Pete again wrote the rest of the day and by firelight far into the night. In the middle of the morning he stopped suddenly, weighted his paper down with a stone, rolled over on to the pine-needles, and fell immediately into a deep sleep. He lay for hours, his face down, resting on his arm.
Whir-r-r-r-r!
Pete awoke with a start. His manuscript was gone. He leaped to his feet, stared wildly about. Not far off Clara was flying, almost on the ground. As he watched, she ascended swiftly. She held his poem in her hands. She studied it, her head bent. She did not once look up or back; her eyes still jealously glued to the pencil-scratchings, she drifted out to sea, disappeared.
Pete did not move. He watched Clara intently until she melted into the sky. But as he watched, his creative mood broke and evaporated. And suddenly another emotion, none the less fiercely ravaging, sluiced the blood into his face, filled his eyes with glitter, shook him as though a high wind were blowing, sent him finally speeding at a maniacal pace over the reefs.
“Say, do you think we’d better organize a search-party?” Honey asked finally.
“Not yet,” said Ralph, “here he comes.”
Pete was running down the trail like a deer.
“I’ve finished my poem,” he yelled jubilantly.
“Every last word of it. And now, boys,” he added briskly before they could recover their breath, I’m with you on this capture question.”
For an instant, the others stared and blinked. “What do you mean, Pete?” Honey asked stupidly, after an instant.
“Well, I’m prepared to go as far as you like.”
“But what changed you? " Honey persisted.
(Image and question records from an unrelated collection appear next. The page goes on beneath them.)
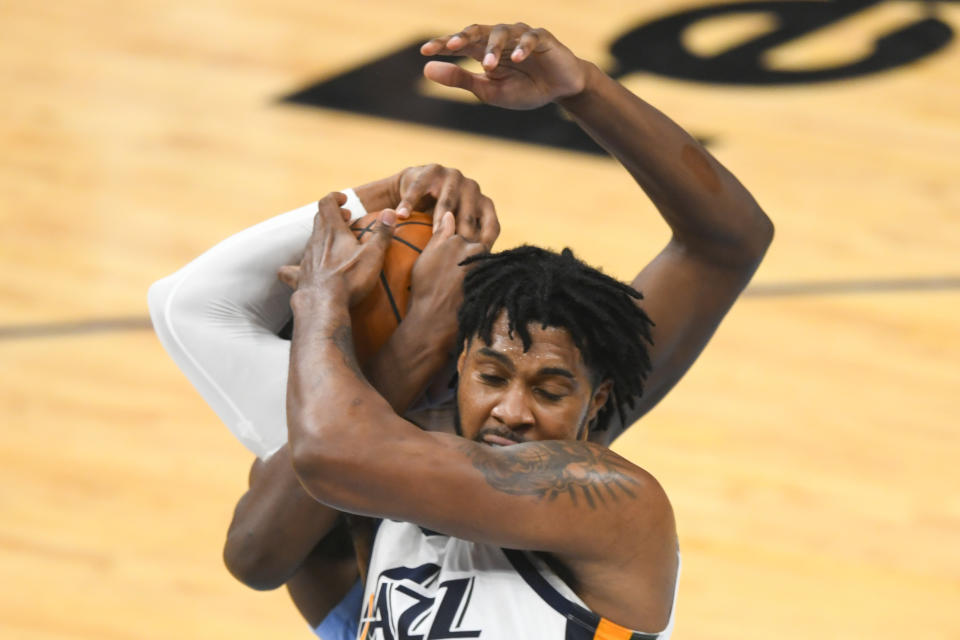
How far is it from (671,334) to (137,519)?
214 cm

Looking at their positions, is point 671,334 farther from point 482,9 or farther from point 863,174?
point 482,9

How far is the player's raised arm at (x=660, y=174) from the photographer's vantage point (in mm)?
1808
“Oh, hang it all,” Pete said and never had his little black, fiery Irish face so twisted with irritation, so flamed with spirit, “a poet’s so constituted that he’s got to have a woman round to read his verse to. I want to teach Clara English so she can hear that poem.”
There was a half-minute of silence. Then his listeners broke into roars. “You damned little mick you!” Honey said. He laughed at intervals for an hour.
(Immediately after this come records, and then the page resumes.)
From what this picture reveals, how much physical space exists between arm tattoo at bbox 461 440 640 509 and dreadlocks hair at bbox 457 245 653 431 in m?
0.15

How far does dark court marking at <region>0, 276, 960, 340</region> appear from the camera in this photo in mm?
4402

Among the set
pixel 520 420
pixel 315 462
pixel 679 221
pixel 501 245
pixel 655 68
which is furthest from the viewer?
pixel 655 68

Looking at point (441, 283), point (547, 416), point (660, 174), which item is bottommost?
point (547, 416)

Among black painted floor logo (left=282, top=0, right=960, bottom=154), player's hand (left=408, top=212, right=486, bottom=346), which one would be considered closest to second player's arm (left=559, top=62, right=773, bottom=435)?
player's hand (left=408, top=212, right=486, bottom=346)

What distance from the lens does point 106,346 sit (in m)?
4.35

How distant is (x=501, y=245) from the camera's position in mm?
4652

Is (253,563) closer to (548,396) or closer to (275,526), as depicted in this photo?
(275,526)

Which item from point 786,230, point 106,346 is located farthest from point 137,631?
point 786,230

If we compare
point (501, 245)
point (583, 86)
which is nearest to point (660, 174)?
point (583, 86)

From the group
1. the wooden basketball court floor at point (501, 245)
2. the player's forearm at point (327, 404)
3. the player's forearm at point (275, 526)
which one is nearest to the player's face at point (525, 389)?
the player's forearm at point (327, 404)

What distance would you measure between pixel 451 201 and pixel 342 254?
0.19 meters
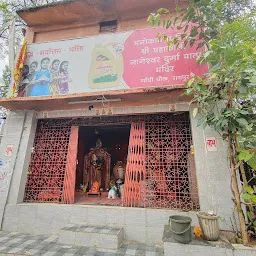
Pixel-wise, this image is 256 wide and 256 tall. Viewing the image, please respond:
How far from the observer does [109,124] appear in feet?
18.4

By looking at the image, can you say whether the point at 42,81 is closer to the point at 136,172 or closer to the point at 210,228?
the point at 136,172

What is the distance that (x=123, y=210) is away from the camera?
4.48 metres

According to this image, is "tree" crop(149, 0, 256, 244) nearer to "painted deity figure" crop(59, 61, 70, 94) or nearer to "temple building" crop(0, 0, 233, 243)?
"temple building" crop(0, 0, 233, 243)

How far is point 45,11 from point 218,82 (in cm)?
672

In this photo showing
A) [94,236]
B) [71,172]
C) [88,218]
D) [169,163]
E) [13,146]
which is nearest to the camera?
[94,236]

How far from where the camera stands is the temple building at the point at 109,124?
4.42 meters

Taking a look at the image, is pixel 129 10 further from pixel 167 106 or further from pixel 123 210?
pixel 123 210

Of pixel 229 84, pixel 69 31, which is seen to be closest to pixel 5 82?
pixel 69 31

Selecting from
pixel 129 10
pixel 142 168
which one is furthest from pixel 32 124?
pixel 129 10

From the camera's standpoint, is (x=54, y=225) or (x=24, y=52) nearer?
(x=54, y=225)

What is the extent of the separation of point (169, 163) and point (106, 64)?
378 centimetres

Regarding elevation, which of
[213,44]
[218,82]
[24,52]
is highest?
[24,52]

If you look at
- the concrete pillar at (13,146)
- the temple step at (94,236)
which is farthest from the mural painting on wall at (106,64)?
the temple step at (94,236)

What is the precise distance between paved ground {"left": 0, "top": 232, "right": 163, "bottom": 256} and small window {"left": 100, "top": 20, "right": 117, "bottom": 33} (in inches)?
281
They immediately broke the news of Pete’s desertion to Merrill. Frank received it without any appearance of surprise. But he announced, with a sudden boom of authority in his big voice, that he expected them all to stand by their agreement. Billy answered for the rest that they had no intention of doing anything else. But the four were now in high spirits. Among themselves, they no longer said, “If we capture them,” but “When we capture them.”
The stress of the situation at once pulled Frank away from his books. Again he took complete charge of the little group. He was a natural disciplinarian, as they had learned at the time of the wreck. Now his sense of responsibility developed a severity that was almost austerity. He kept them constantly at work. In private the others chafed at his tone of authority. But in his presence they never failed of respect. Besides, his remarkable unselfishness compelled their esteem, a shy vein of innocent, humorless sweetness their affection. “Old Frank” they always called him.